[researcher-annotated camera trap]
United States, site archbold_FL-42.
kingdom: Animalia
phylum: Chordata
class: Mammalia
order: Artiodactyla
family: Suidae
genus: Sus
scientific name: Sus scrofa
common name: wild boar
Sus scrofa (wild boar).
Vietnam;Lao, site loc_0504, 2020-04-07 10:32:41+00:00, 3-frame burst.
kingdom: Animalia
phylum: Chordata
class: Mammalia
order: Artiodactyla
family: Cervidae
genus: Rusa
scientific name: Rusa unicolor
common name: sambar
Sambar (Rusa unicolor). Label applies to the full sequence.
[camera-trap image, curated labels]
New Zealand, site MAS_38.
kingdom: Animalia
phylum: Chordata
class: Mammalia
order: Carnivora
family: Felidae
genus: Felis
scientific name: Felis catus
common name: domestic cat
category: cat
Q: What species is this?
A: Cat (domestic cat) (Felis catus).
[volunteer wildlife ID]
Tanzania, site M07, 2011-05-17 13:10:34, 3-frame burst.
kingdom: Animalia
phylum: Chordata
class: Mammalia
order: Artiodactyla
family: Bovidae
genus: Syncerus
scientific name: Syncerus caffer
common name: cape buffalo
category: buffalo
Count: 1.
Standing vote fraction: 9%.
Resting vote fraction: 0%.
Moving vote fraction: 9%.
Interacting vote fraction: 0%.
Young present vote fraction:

> [WORK INSTRUCTIONS] The entire listing has to be written out again exactly.

> [ANSWER SPACE]
[researcher-annotated camera trap]
United States, site archbold_FL-42.
kingdom: Animalia
phylum: Chordata
class: Mammalia
order: Artiodactyla
family: Suidae
genus: Sus
scientific name: Sus scrofa
common name: wild boar
Sus scrofa (wild boar).
Vietnam;Lao, site loc_0504, 2020-04-07 10:32:41+00:00, 3-frame burst.
kingdom: Animalia
phylum: Chordata
class: Mammalia
order: Artiodactyla
family: Cervidae
genus: Rusa
scientific name: Rusa unicolor
common name: sambar
Sambar (Rusa unicolor). Label applies to the full sequence.
[camera-trap image, curated labels]
New Zealand, site MAS_38.
kingdom: Animalia
phylum: Chordata
class: Mammalia
order: Carnivora
family: Felidae
genus: Felis
scientific name: Felis catus
common name: domestic cat
category: cat
Q: What species is this?
A: Cat (domestic cat) (Felis catus).
[volunteer wildlife ID]
Tanzania, site M07, 2011-05-17 13:10:34, 3-frame burst.
kingdom: Animalia
phylum: Chordata
class: Mammalia
order: Artiodactyla
family: Bovidae
genus: Syncerus
scientific name: Syncerus caffer
common name: cape buffalo
category: buffalo
Count: 1.
Standing vote fraction: 9%.
Resting vote fraction: 0%.
Moving vote fraction: 9%.
Interacting vote fraction: 0%.
Young present vote fraction:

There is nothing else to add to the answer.